The FIA has unveiled the 13 teams that will provisionally make up the 2010 Formula 1 field, with all ten present incumbents on the list, two expected newcomers and one bolt from the blue - but with five of the entries 'conditional' and further discussions in the pipeline, it is possible that the shape of the grid could still be set to change.

Following negotiations between the sport's governing body and the Formula One Teams' Association (FOTA) that continued practically right up until the announcement, it has been revealed that McLaren-Mercedes, BMW-Sauber, Renault, Toyota and Brawn GP are all still lodged as conditional entries, with the official statement adding that 'the FIA has invited them to lift those conditions following further discussions to be concluded not later than close of business on Friday, 19 June'.

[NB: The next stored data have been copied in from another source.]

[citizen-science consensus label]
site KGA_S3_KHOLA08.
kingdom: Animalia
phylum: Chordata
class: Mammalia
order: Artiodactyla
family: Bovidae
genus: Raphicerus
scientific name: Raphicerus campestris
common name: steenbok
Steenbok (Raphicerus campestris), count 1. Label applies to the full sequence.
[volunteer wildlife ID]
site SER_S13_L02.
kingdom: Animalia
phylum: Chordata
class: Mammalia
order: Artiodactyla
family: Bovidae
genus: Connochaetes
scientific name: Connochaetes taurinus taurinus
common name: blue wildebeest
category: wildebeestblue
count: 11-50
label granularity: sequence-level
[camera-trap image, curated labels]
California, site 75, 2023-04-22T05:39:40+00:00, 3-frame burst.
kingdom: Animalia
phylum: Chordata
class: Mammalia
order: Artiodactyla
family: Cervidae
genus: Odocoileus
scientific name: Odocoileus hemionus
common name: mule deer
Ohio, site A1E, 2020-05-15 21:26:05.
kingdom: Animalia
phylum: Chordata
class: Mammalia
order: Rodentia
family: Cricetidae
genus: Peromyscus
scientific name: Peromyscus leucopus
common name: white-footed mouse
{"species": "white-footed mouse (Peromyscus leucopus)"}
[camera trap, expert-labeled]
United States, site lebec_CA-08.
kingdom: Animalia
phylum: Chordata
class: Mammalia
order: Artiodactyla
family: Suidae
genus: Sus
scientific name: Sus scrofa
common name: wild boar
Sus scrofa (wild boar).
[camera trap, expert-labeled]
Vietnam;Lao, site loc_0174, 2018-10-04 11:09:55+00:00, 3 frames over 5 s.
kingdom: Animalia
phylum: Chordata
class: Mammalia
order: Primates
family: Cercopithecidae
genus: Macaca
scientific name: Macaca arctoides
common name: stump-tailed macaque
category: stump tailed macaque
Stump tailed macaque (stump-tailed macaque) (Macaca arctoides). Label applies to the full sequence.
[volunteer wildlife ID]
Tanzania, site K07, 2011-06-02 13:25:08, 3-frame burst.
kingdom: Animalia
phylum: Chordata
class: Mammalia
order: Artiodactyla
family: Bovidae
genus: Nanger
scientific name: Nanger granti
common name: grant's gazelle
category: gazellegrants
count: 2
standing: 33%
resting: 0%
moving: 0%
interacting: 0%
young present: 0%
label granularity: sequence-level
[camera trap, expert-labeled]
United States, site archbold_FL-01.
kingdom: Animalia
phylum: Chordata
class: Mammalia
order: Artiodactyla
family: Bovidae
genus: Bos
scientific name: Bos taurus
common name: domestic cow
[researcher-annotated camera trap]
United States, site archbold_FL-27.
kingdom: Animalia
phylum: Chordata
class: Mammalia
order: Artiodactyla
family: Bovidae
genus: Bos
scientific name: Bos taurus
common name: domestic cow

The conditional entries are contingent upon Max Mosley ditching his much-disputed ?40 million budget cap in favour of teams being at liberty to introduce their own cost-reduction measures over the coming years on a more gradual sliding scale, and agreeing terms for a new commercial rights-governing Concorde Agreement.

Whilst Mosley is open to discussing the latter and has agreed to discard the 'optional' nature of the cap - telling Reuters that 'we can agree that all teams race under the same 2010 rules; these would be as published, but with the technical and sporting advantages originally offered to cost-cap teams deleted' - he has repeatedly insisting that abandoning the cap altogether is not an option, adamant that a drastic reduction in expenditure in what is by some margin the world's most expensive and extravagant sport is the only way by which to entice new teams to join the fray and safeguard F1's future against the backdrop of the current global economic climate.

On the list as unconditional entries, meanwhile, are Williams and Force India, stable-mates Red Bull Racing and Scuderia Toro Rosso - as anticipated - and, more controversially perhaps, Ferrari. Along with rivals Toyota, Renault and Red Bull, the Scuderia had been one of the teams most vociferously outspoken in its opposition to Mosley's contentious cost-cutting initiative - with F1's longest-serving and arguably most loyal entrant vowing to end six decades' unbroken participation at the highest level should the FIA President not back down. A manufacturer-spearheaded breakaway series has been mooted as a 'worst-case scenario' - but a scenario nonetheless.

Ferrari had argued that in driving through the cap without first consulting competitors about it, the FIA had reneged on exclusive rights it guaranteed to the team in 2005 in exchange for the secret EUR100 million deal brokered by Luca di Montezemolo that quashed the original danger of a breakaway championship and led to the signing of the current Concorde Agreement.

However, Mosley's contention was always that Ferrari remains contractually-bound to honour its own side of the bargain, by which it committed to F1 until 2012 - and the Englishman is adamant that the Maranello-based outfit gave up its special rights when it helped to form FOTA. It remains to be seen what will be the next salvo in the Ferrari-FIA war.

The new arrivals on the grid, finally, are North Carolina-based Team USF1, Campos Grand Prix and, somewhat surprisingly, Manor Grand Prix, seemingly based on front-running F3 Euroseries outfit Manor Motorsport. Respected Italian builder Dallara will be responsible for the Campos chassis, with Wirth Research behind the construction of Manor's car. All three teams will be supplied customer engines by Cosworth.

That means there is no room at the inn for the Mosley-founded March, Bernie Ecclestone's old team Brabham Grand Prix/Formtech, Lotus/Litespeed GP, the Alex Wurz-led Team Superfund, N.Technology, Epsilon Euskadi or, most unexpectedly of all, iconic British marque Lola and Prodrive/Aston Martin. The latter, indeed, was widely seen as being in pole position for a slot, with Prodrive chairman David Richards boasting past F1 experience at Benetton and BAR-Honda, and having previously come close to entering the top flight in his own right last year, until his Mercedes-powered entry was torpedoed by the customer car row.